November 04, 2020

Preparing for Prescription Drug Take Back Day: A Small Act Makes a Big Difference

Safe disposal of unused or expired prescription medications is the collective responsibility of the community. However, many healthcare patients don’t fully recognize the importance of disposing of unwanted drugs properly.

As we prepare for the next Drug Take Back Day on October 24th, the following sections examine how these events and other similar strategies can ensure safe disposal and mitigate risk of diversion and abuse.

What Is a Drug Take Back Day?

National Prescription Drug Take Back Day is an event hosted twice per year by the Drug Enforcement Administration (DEA), during which individuals can safely and conveniently dispose of leftover or expired medications. The event is designed to encourage proper drug disposal by making the process easy and anonymous. Education about the dangers of abusing medications is also offered as part of the event.

The DEA has hosted 18 National Drug Take Back Days over the years, with the most recent event in October 2019 involving nearly 5,000 law enforcement partners and 6,200 collection sites across the country. More than 400 tons of prescription drugs were collected during October 2019’s Take Back Day.

In addition to DEA take back days, communities often have collection kiosks at sites like retailers, hospitals and police stations that are available year-round. 

Why Should People Participate in Drug Take Back Day?

Participating in a drug take back day is a safe way for individuals to get rid of unwanted medications, which is an essential step in helping to combat the opioid crisis. Leftover prescription drugs, especially those related to pain management, present several risks to public safety.

According to the 2019 National Survey on Drug Use and Health, nearly 10 million Americans misuse controlled prescription drugs, with the majority obtaining drugs from family and friends, either by asking for them or via the home medicine cabinet. Stericycle’s 2019 Drug Take Back Survey further reinforced this point, indicating one in 10 Americans have offered or given their unused prescription drugs to friends or family members for either medical or recreational use. Even if respondents didn’t share the drugs, 20% have held on to them because they weren’t sure what to do with them. The longer an unused prescription is stored within reach of others, the higher the chances the drug may be diverted for improper use.

Misuse of prescription painkillers is concerning, because it is easy for users to become addicted, resulting in serious illness and even death. Prescription painkillers can also serve as a gateway to   illicit drugs such as heroin. The National Institute on Drug Abuse found that 86% of urban injection drug users had used opioid pain relievers non-medically prior to using heroin and that their initiation into non-medical use came primarily from family, friends or personal prescriptions available in the home.

In addition to limiting the risk of drug diversion, participating in a drug take back event can also help safeguard the environment. Drugs brought to an event are sent to a processing facility where they are destroyed through incineration. Since the hazardous elements in the drugs are fully neutralized, they cannot pollute waterways or leach into the ground surrounding landfills, which could happen if a person flushes unused drugs down the toilet or throws them away in the regular trash.

How Should an Individual Prepare for Drug Take Back Day?

The DEA hosts its take back days every October and April.
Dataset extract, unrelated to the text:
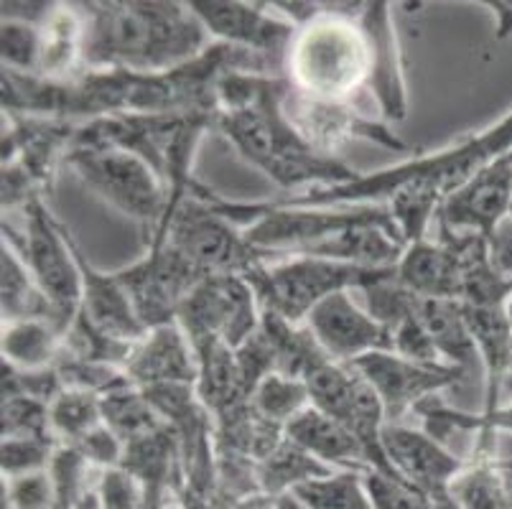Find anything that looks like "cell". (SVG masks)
I'll list each match as a JSON object with an SVG mask.
<instances>
[{"mask_svg":"<svg viewBox=\"0 0 512 509\" xmlns=\"http://www.w3.org/2000/svg\"><path fill=\"white\" fill-rule=\"evenodd\" d=\"M286 77L230 72L217 84L214 130L281 189H324L360 179L355 168L316 151L286 115Z\"/></svg>","mask_w":512,"mask_h":509,"instance_id":"6da1fadb","label":"cell"},{"mask_svg":"<svg viewBox=\"0 0 512 509\" xmlns=\"http://www.w3.org/2000/svg\"><path fill=\"white\" fill-rule=\"evenodd\" d=\"M85 69L164 74L194 62L214 44L189 3L130 0L82 3Z\"/></svg>","mask_w":512,"mask_h":509,"instance_id":"7a4b0ae2","label":"cell"},{"mask_svg":"<svg viewBox=\"0 0 512 509\" xmlns=\"http://www.w3.org/2000/svg\"><path fill=\"white\" fill-rule=\"evenodd\" d=\"M507 153H512V112L492 128L456 140V143L431 153V156H418L413 161L400 163V166L377 171V174L360 176L352 184L324 186V189H309L301 191V194L281 196V199H273V204H278V207L380 204L383 199L388 202L390 194L403 184L418 186V189L434 194L444 204L456 189H462L482 168L500 161Z\"/></svg>","mask_w":512,"mask_h":509,"instance_id":"3957f363","label":"cell"},{"mask_svg":"<svg viewBox=\"0 0 512 509\" xmlns=\"http://www.w3.org/2000/svg\"><path fill=\"white\" fill-rule=\"evenodd\" d=\"M365 3H327L324 13L296 28L286 54L293 90L314 100L349 102L367 90L370 49L360 26Z\"/></svg>","mask_w":512,"mask_h":509,"instance_id":"277c9868","label":"cell"},{"mask_svg":"<svg viewBox=\"0 0 512 509\" xmlns=\"http://www.w3.org/2000/svg\"><path fill=\"white\" fill-rule=\"evenodd\" d=\"M393 273L296 255L276 265H255L245 273V280L253 286L260 314L281 316L288 324H306L311 311L334 293L365 291Z\"/></svg>","mask_w":512,"mask_h":509,"instance_id":"5b68a950","label":"cell"},{"mask_svg":"<svg viewBox=\"0 0 512 509\" xmlns=\"http://www.w3.org/2000/svg\"><path fill=\"white\" fill-rule=\"evenodd\" d=\"M64 163L110 207L136 219L148 245L158 240L169 212V189L141 156L123 148H69Z\"/></svg>","mask_w":512,"mask_h":509,"instance_id":"8992f818","label":"cell"},{"mask_svg":"<svg viewBox=\"0 0 512 509\" xmlns=\"http://www.w3.org/2000/svg\"><path fill=\"white\" fill-rule=\"evenodd\" d=\"M220 196L209 199L186 196L174 209L158 245H169L192 265L202 278L212 275H245L268 260V252L248 242L245 230L217 209ZM153 245V247H158Z\"/></svg>","mask_w":512,"mask_h":509,"instance_id":"52a82bcc","label":"cell"},{"mask_svg":"<svg viewBox=\"0 0 512 509\" xmlns=\"http://www.w3.org/2000/svg\"><path fill=\"white\" fill-rule=\"evenodd\" d=\"M23 214V235L3 219V242L11 245L23 263L29 265L31 275L54 308V324L64 336L82 308V275L69 245V230L59 219L51 217L44 199H34Z\"/></svg>","mask_w":512,"mask_h":509,"instance_id":"ba28073f","label":"cell"},{"mask_svg":"<svg viewBox=\"0 0 512 509\" xmlns=\"http://www.w3.org/2000/svg\"><path fill=\"white\" fill-rule=\"evenodd\" d=\"M176 324L189 342H222L240 349L260 329V306L245 275H212L181 303Z\"/></svg>","mask_w":512,"mask_h":509,"instance_id":"9c48e42d","label":"cell"},{"mask_svg":"<svg viewBox=\"0 0 512 509\" xmlns=\"http://www.w3.org/2000/svg\"><path fill=\"white\" fill-rule=\"evenodd\" d=\"M349 367H355V372H360L375 390L388 423H398L403 415L434 398L436 392L459 385L467 377V372L451 364L416 362L395 352H370Z\"/></svg>","mask_w":512,"mask_h":509,"instance_id":"30bf717a","label":"cell"},{"mask_svg":"<svg viewBox=\"0 0 512 509\" xmlns=\"http://www.w3.org/2000/svg\"><path fill=\"white\" fill-rule=\"evenodd\" d=\"M118 280L128 291L138 319L148 331L174 324L181 303L202 283V275L176 255L169 245L148 247L146 258L130 268L118 270Z\"/></svg>","mask_w":512,"mask_h":509,"instance_id":"8fae6325","label":"cell"},{"mask_svg":"<svg viewBox=\"0 0 512 509\" xmlns=\"http://www.w3.org/2000/svg\"><path fill=\"white\" fill-rule=\"evenodd\" d=\"M286 115L311 146L327 156H334L349 140H372L390 151H413L406 140L390 133L388 125L357 110L352 102L314 100L293 90L291 84L286 95Z\"/></svg>","mask_w":512,"mask_h":509,"instance_id":"7c38bea8","label":"cell"},{"mask_svg":"<svg viewBox=\"0 0 512 509\" xmlns=\"http://www.w3.org/2000/svg\"><path fill=\"white\" fill-rule=\"evenodd\" d=\"M212 41L265 56L286 72V54L296 36L291 21L271 16L268 3H237V0H192L189 3Z\"/></svg>","mask_w":512,"mask_h":509,"instance_id":"4fadbf2b","label":"cell"},{"mask_svg":"<svg viewBox=\"0 0 512 509\" xmlns=\"http://www.w3.org/2000/svg\"><path fill=\"white\" fill-rule=\"evenodd\" d=\"M383 446L398 476H403L418 492L426 494L434 509H456L449 497V489L456 474L467 464L456 459L444 443L428 436L426 431L388 423L383 428Z\"/></svg>","mask_w":512,"mask_h":509,"instance_id":"5bb4252c","label":"cell"},{"mask_svg":"<svg viewBox=\"0 0 512 509\" xmlns=\"http://www.w3.org/2000/svg\"><path fill=\"white\" fill-rule=\"evenodd\" d=\"M512 207V153L482 168L474 179L441 204L436 227L451 232H474L490 240Z\"/></svg>","mask_w":512,"mask_h":509,"instance_id":"9a60e30c","label":"cell"},{"mask_svg":"<svg viewBox=\"0 0 512 509\" xmlns=\"http://www.w3.org/2000/svg\"><path fill=\"white\" fill-rule=\"evenodd\" d=\"M360 26L365 31L367 49H370L367 92L375 97L380 118L400 123L408 115V90L390 3H383V0L365 3L360 13Z\"/></svg>","mask_w":512,"mask_h":509,"instance_id":"2e32d148","label":"cell"},{"mask_svg":"<svg viewBox=\"0 0 512 509\" xmlns=\"http://www.w3.org/2000/svg\"><path fill=\"white\" fill-rule=\"evenodd\" d=\"M319 347L329 359L352 364L370 352H390V336L365 308L352 301V291L334 293L321 301L306 319Z\"/></svg>","mask_w":512,"mask_h":509,"instance_id":"e0dca14e","label":"cell"},{"mask_svg":"<svg viewBox=\"0 0 512 509\" xmlns=\"http://www.w3.org/2000/svg\"><path fill=\"white\" fill-rule=\"evenodd\" d=\"M125 375L141 390L161 385H194L199 382V362L189 336L179 324L156 326L130 352Z\"/></svg>","mask_w":512,"mask_h":509,"instance_id":"ac0fdd59","label":"cell"},{"mask_svg":"<svg viewBox=\"0 0 512 509\" xmlns=\"http://www.w3.org/2000/svg\"><path fill=\"white\" fill-rule=\"evenodd\" d=\"M69 245H72L74 258H77L79 275H82V308L79 314L85 316L95 329L107 334L110 339H118L125 344L141 342L148 329L143 321L138 319L133 301H130L128 291L118 280L115 273H102L97 270L90 260L85 258L82 247L69 232Z\"/></svg>","mask_w":512,"mask_h":509,"instance_id":"d6986e66","label":"cell"},{"mask_svg":"<svg viewBox=\"0 0 512 509\" xmlns=\"http://www.w3.org/2000/svg\"><path fill=\"white\" fill-rule=\"evenodd\" d=\"M464 306V303H462ZM469 331L477 344L484 377V403L479 413L500 408V392L512 377V324L507 306H464Z\"/></svg>","mask_w":512,"mask_h":509,"instance_id":"ffe728a7","label":"cell"},{"mask_svg":"<svg viewBox=\"0 0 512 509\" xmlns=\"http://www.w3.org/2000/svg\"><path fill=\"white\" fill-rule=\"evenodd\" d=\"M286 438H291L316 461L337 471H360V474L370 471L365 448L349 433V428L332 415L321 413L314 405H309L304 413L288 423Z\"/></svg>","mask_w":512,"mask_h":509,"instance_id":"44dd1931","label":"cell"},{"mask_svg":"<svg viewBox=\"0 0 512 509\" xmlns=\"http://www.w3.org/2000/svg\"><path fill=\"white\" fill-rule=\"evenodd\" d=\"M41 64L36 77L51 82H72L85 72V16L77 6L54 3V11L41 23Z\"/></svg>","mask_w":512,"mask_h":509,"instance_id":"7402d4cb","label":"cell"},{"mask_svg":"<svg viewBox=\"0 0 512 509\" xmlns=\"http://www.w3.org/2000/svg\"><path fill=\"white\" fill-rule=\"evenodd\" d=\"M395 278L418 298H449L459 301V263L451 245L441 237L408 245L395 268Z\"/></svg>","mask_w":512,"mask_h":509,"instance_id":"603a6c76","label":"cell"},{"mask_svg":"<svg viewBox=\"0 0 512 509\" xmlns=\"http://www.w3.org/2000/svg\"><path fill=\"white\" fill-rule=\"evenodd\" d=\"M421 319L441 362L459 367L467 375L474 364H479V370H482L477 344L469 331L462 303L449 301V298H426V301L421 298Z\"/></svg>","mask_w":512,"mask_h":509,"instance_id":"cb8c5ba5","label":"cell"},{"mask_svg":"<svg viewBox=\"0 0 512 509\" xmlns=\"http://www.w3.org/2000/svg\"><path fill=\"white\" fill-rule=\"evenodd\" d=\"M0 308H3V324L11 321H51L54 324V308L41 291L29 265L3 242V258H0ZM57 326V324H54Z\"/></svg>","mask_w":512,"mask_h":509,"instance_id":"d4e9b609","label":"cell"},{"mask_svg":"<svg viewBox=\"0 0 512 509\" xmlns=\"http://www.w3.org/2000/svg\"><path fill=\"white\" fill-rule=\"evenodd\" d=\"M64 349V336L51 321H11L3 324V362L23 372L54 367Z\"/></svg>","mask_w":512,"mask_h":509,"instance_id":"484cf974","label":"cell"},{"mask_svg":"<svg viewBox=\"0 0 512 509\" xmlns=\"http://www.w3.org/2000/svg\"><path fill=\"white\" fill-rule=\"evenodd\" d=\"M337 469L321 464L314 456L306 454L304 448L296 446L291 438L283 436V441L273 448L271 454L265 456L260 464H255V479H258L260 489L265 494H271L273 499L288 494L293 487H299L301 482L309 479H319V476H329Z\"/></svg>","mask_w":512,"mask_h":509,"instance_id":"4316f807","label":"cell"},{"mask_svg":"<svg viewBox=\"0 0 512 509\" xmlns=\"http://www.w3.org/2000/svg\"><path fill=\"white\" fill-rule=\"evenodd\" d=\"M102 418L125 446L138 441V438L151 436V433L161 431L166 426L164 418L158 415L151 400L146 398V392L133 385V382L102 395Z\"/></svg>","mask_w":512,"mask_h":509,"instance_id":"83f0119b","label":"cell"},{"mask_svg":"<svg viewBox=\"0 0 512 509\" xmlns=\"http://www.w3.org/2000/svg\"><path fill=\"white\" fill-rule=\"evenodd\" d=\"M416 413L423 418V431L439 443H444L454 433H482V436H492L497 431L512 433V400L492 413H462V410L446 408L436 398H428L426 403L418 405Z\"/></svg>","mask_w":512,"mask_h":509,"instance_id":"f1b7e54d","label":"cell"},{"mask_svg":"<svg viewBox=\"0 0 512 509\" xmlns=\"http://www.w3.org/2000/svg\"><path fill=\"white\" fill-rule=\"evenodd\" d=\"M456 509H512V487L490 459L464 466L449 489Z\"/></svg>","mask_w":512,"mask_h":509,"instance_id":"f546056e","label":"cell"},{"mask_svg":"<svg viewBox=\"0 0 512 509\" xmlns=\"http://www.w3.org/2000/svg\"><path fill=\"white\" fill-rule=\"evenodd\" d=\"M288 494L299 499L306 509H372L360 471H334L329 476L301 482Z\"/></svg>","mask_w":512,"mask_h":509,"instance_id":"4dcf8cb0","label":"cell"},{"mask_svg":"<svg viewBox=\"0 0 512 509\" xmlns=\"http://www.w3.org/2000/svg\"><path fill=\"white\" fill-rule=\"evenodd\" d=\"M250 403L265 420H271V423H276V426L286 431L288 423L309 408L311 395L306 382L299 380V377H286L271 372V375H265L258 382Z\"/></svg>","mask_w":512,"mask_h":509,"instance_id":"1f68e13d","label":"cell"},{"mask_svg":"<svg viewBox=\"0 0 512 509\" xmlns=\"http://www.w3.org/2000/svg\"><path fill=\"white\" fill-rule=\"evenodd\" d=\"M51 433L59 443H74L82 436L105 423L102 418V398L92 392L64 390L54 403L49 405Z\"/></svg>","mask_w":512,"mask_h":509,"instance_id":"d6a6232c","label":"cell"},{"mask_svg":"<svg viewBox=\"0 0 512 509\" xmlns=\"http://www.w3.org/2000/svg\"><path fill=\"white\" fill-rule=\"evenodd\" d=\"M0 56L3 69L16 74H39L41 28L26 21L3 18L0 26Z\"/></svg>","mask_w":512,"mask_h":509,"instance_id":"836d02e7","label":"cell"},{"mask_svg":"<svg viewBox=\"0 0 512 509\" xmlns=\"http://www.w3.org/2000/svg\"><path fill=\"white\" fill-rule=\"evenodd\" d=\"M92 464L79 454L77 448L59 443L54 451V459L49 464L51 482H54V497H57V509H74L77 502L85 497V492L95 484L87 482Z\"/></svg>","mask_w":512,"mask_h":509,"instance_id":"e575fe53","label":"cell"},{"mask_svg":"<svg viewBox=\"0 0 512 509\" xmlns=\"http://www.w3.org/2000/svg\"><path fill=\"white\" fill-rule=\"evenodd\" d=\"M57 446L59 443L54 438H3V446H0L3 479L46 471Z\"/></svg>","mask_w":512,"mask_h":509,"instance_id":"d590c367","label":"cell"},{"mask_svg":"<svg viewBox=\"0 0 512 509\" xmlns=\"http://www.w3.org/2000/svg\"><path fill=\"white\" fill-rule=\"evenodd\" d=\"M3 438H54L49 405L26 395L3 398Z\"/></svg>","mask_w":512,"mask_h":509,"instance_id":"8d00e7d4","label":"cell"},{"mask_svg":"<svg viewBox=\"0 0 512 509\" xmlns=\"http://www.w3.org/2000/svg\"><path fill=\"white\" fill-rule=\"evenodd\" d=\"M362 479H365L372 509H434L431 499L418 492L406 479L388 476L375 469L362 474Z\"/></svg>","mask_w":512,"mask_h":509,"instance_id":"74e56055","label":"cell"},{"mask_svg":"<svg viewBox=\"0 0 512 509\" xmlns=\"http://www.w3.org/2000/svg\"><path fill=\"white\" fill-rule=\"evenodd\" d=\"M3 509H57L49 469L3 479Z\"/></svg>","mask_w":512,"mask_h":509,"instance_id":"f35d334b","label":"cell"},{"mask_svg":"<svg viewBox=\"0 0 512 509\" xmlns=\"http://www.w3.org/2000/svg\"><path fill=\"white\" fill-rule=\"evenodd\" d=\"M97 492L105 509H148L146 487L123 466L102 469L97 476Z\"/></svg>","mask_w":512,"mask_h":509,"instance_id":"ab89813d","label":"cell"},{"mask_svg":"<svg viewBox=\"0 0 512 509\" xmlns=\"http://www.w3.org/2000/svg\"><path fill=\"white\" fill-rule=\"evenodd\" d=\"M69 446L77 448L79 454L85 456L92 466H100V469H115V466L123 464L125 443L115 436L113 428L107 426V423H100L87 436L69 443Z\"/></svg>","mask_w":512,"mask_h":509,"instance_id":"60d3db41","label":"cell"},{"mask_svg":"<svg viewBox=\"0 0 512 509\" xmlns=\"http://www.w3.org/2000/svg\"><path fill=\"white\" fill-rule=\"evenodd\" d=\"M490 252L497 270L512 280V222H502L490 237Z\"/></svg>","mask_w":512,"mask_h":509,"instance_id":"b9f144b4","label":"cell"},{"mask_svg":"<svg viewBox=\"0 0 512 509\" xmlns=\"http://www.w3.org/2000/svg\"><path fill=\"white\" fill-rule=\"evenodd\" d=\"M484 6L492 8V13H495L497 39H507L512 34V0H487Z\"/></svg>","mask_w":512,"mask_h":509,"instance_id":"7bdbcfd3","label":"cell"},{"mask_svg":"<svg viewBox=\"0 0 512 509\" xmlns=\"http://www.w3.org/2000/svg\"><path fill=\"white\" fill-rule=\"evenodd\" d=\"M273 507L276 509H306L299 499H293L291 494H281V497L273 499Z\"/></svg>","mask_w":512,"mask_h":509,"instance_id":"ee69618b","label":"cell"},{"mask_svg":"<svg viewBox=\"0 0 512 509\" xmlns=\"http://www.w3.org/2000/svg\"><path fill=\"white\" fill-rule=\"evenodd\" d=\"M507 316H510V324H512V296L510 301H507Z\"/></svg>","mask_w":512,"mask_h":509,"instance_id":"f6af8a7d","label":"cell"},{"mask_svg":"<svg viewBox=\"0 0 512 509\" xmlns=\"http://www.w3.org/2000/svg\"><path fill=\"white\" fill-rule=\"evenodd\" d=\"M507 222H512V207H510V217H507Z\"/></svg>","mask_w":512,"mask_h":509,"instance_id":"bcb514c9","label":"cell"}]
</instances>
Before the next scheduled date, individuals should check to see whether their local law enforcement agency or pharmacy is participating and take any unused drugs over for disposal.

There are also authorized collectors that take medications all year round. As of April 2019, 70% of the U.S. population lives within five miles of a permanent drug disposal collection site. To help people easily identify the nearest location, the DEA has an online database, which is searchable by zip code or city/state. The agency updates its list frequently to give people the latest information about approved disposal locations.

Whether an individual is attending a take back event or dropping off drugs at year-round collection sites, they should be sure to bring unused or expired medications in their prescription bottles or in a clear, sealed bag. They should remove any labels on the bottles or use a permanent marker to black out personal health information, including name, address and health insurance data.

What Is Stericycle Doing to Combat the Opioid Crisis?

Drug Take Back Envelopes

Stericycle has several drug disposal solutions that make drug disposal easier for the public. Our pre-addressed Seal&SendSM medication mail back envelopes hold up to eight ounces of pharmaceutical waste, and once sealed, can be dropped into any USPS mailbox. Pharmacies, hospitals and other healthcare organizations may consider giving these envelopes to patients when prescribing opioids to facilitate proper disposal of unused doses.

Pharmaceutical Collection Kiosk Program

Another option is our medication collection kiosks, which can be placed in public DEA-registered locations within a community, such as police departments, pharmacies, community health centers, and so on. Individuals can anonymously drop off unwanted drugs in the kiosks at any time. 

Healthcare Drug Disposal Program

In addition to providing resources for individuals, Stericycle also works with healthcare organizations to ensure their employees safely handle and dispose of controlled substance waste within the healthcare setting. We offer specially designed containers that immediately deactivate unused or leftover controlled drugs on contact and ensure they cannot be retrieved once discarded. While not required by the DEA, these containers meet the administration’s expectations for proper controlled substance disposal.